[WRITTEN TASK]: Rewrite the rows from the line with "Based on what" through the line with "Answer: wave at", putting "From what you can see" in place of "Based on what you observe" and keeping everything else the same.

(Entries on spatial positioning)
■ ■ ■

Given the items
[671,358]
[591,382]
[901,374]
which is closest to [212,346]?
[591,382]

■ ■ ■

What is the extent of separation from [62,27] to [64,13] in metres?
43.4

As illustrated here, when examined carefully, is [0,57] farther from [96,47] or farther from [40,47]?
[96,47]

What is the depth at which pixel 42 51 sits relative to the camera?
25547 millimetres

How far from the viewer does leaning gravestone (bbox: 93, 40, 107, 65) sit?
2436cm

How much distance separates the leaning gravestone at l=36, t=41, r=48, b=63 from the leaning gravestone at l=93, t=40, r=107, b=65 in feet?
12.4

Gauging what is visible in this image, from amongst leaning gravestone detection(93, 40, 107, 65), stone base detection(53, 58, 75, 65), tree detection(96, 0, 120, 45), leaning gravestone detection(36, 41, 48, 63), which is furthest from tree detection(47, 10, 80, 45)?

■ ■ ■

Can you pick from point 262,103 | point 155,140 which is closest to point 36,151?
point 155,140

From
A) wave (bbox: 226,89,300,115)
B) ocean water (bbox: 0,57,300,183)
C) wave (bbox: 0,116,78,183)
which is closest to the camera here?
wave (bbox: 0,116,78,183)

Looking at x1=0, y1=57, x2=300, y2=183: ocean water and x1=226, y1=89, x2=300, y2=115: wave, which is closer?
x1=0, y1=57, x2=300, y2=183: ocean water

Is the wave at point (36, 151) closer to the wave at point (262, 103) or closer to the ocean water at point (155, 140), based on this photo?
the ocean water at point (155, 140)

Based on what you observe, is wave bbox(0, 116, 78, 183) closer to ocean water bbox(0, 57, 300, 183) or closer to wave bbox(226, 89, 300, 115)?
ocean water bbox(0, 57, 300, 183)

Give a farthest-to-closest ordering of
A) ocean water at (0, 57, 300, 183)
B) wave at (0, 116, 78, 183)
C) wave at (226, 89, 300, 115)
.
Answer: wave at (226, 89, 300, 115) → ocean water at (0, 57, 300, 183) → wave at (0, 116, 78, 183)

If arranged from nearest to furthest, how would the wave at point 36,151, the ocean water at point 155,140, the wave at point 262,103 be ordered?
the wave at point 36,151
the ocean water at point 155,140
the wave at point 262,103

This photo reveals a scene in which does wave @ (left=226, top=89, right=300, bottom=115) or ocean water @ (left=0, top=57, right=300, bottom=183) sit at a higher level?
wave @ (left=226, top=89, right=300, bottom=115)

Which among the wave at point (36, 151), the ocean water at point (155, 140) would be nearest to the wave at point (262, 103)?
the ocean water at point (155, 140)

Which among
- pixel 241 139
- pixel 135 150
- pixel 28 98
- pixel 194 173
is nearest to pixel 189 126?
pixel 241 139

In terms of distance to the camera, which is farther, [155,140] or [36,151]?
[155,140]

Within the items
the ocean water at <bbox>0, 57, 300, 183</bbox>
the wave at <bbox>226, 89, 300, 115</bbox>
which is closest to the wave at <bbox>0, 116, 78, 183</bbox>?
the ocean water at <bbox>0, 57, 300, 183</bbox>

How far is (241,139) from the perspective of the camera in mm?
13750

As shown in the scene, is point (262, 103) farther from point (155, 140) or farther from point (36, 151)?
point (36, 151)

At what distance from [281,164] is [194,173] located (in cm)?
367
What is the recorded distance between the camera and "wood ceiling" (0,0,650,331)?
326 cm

■ ■ ■

[RESULT OF THIS TASK]:
From what you can see, is wave bbox(0, 116, 78, 183) closer to ocean water bbox(0, 57, 300, 183) or closer to wave bbox(226, 89, 300, 115)?
ocean water bbox(0, 57, 300, 183)

Give a farthest-to-closest ordering of
A) ocean water at (0, 57, 300, 183)
B) wave at (0, 116, 78, 183)
C) wave at (226, 89, 300, 115)
.
Answer: wave at (226, 89, 300, 115) → ocean water at (0, 57, 300, 183) → wave at (0, 116, 78, 183)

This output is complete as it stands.